TASK DETAILS:
Copy out every line of the material below, keeping each character, symbol, and line in the same order.
_ _ _ _ _ _ _
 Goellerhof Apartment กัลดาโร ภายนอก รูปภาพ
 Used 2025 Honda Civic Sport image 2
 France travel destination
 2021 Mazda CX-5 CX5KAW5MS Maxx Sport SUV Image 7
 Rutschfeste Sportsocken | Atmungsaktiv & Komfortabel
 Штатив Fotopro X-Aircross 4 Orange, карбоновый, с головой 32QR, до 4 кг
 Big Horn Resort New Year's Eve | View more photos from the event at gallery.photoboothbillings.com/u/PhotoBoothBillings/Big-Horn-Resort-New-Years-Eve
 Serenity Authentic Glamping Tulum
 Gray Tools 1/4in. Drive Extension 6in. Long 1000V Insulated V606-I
_ _ _ _ _ _ _
COMPLETED EXERCISE:
 Goellerhof Apartment กัลดาโร ภายนอก รูปภาพ
 Used 2025 Honda Civic Sport image 2
 France travel destination
 2021 Mazda CX-5 CX5KAW5MS Maxx Sport SUV Image 7
 Rutschfeste Sportsocken | Atmungsaktiv & Komfortabel
 Штатив Fotopro X-Aircross 4 Orange, карбоновый, с головой 32QR, до 4 кг
 Big Horn Resort New Year's Eve | View more photos from the event at gallery.photoboothbillings.com/u/PhotoBoothBillings/Big-Horn-Resort-New-Years-Eve
 Serenity Authentic Glamping Tulum
 Gray Tools 1/4in. Drive Extension 6in. Long 1000V Insulated V606-I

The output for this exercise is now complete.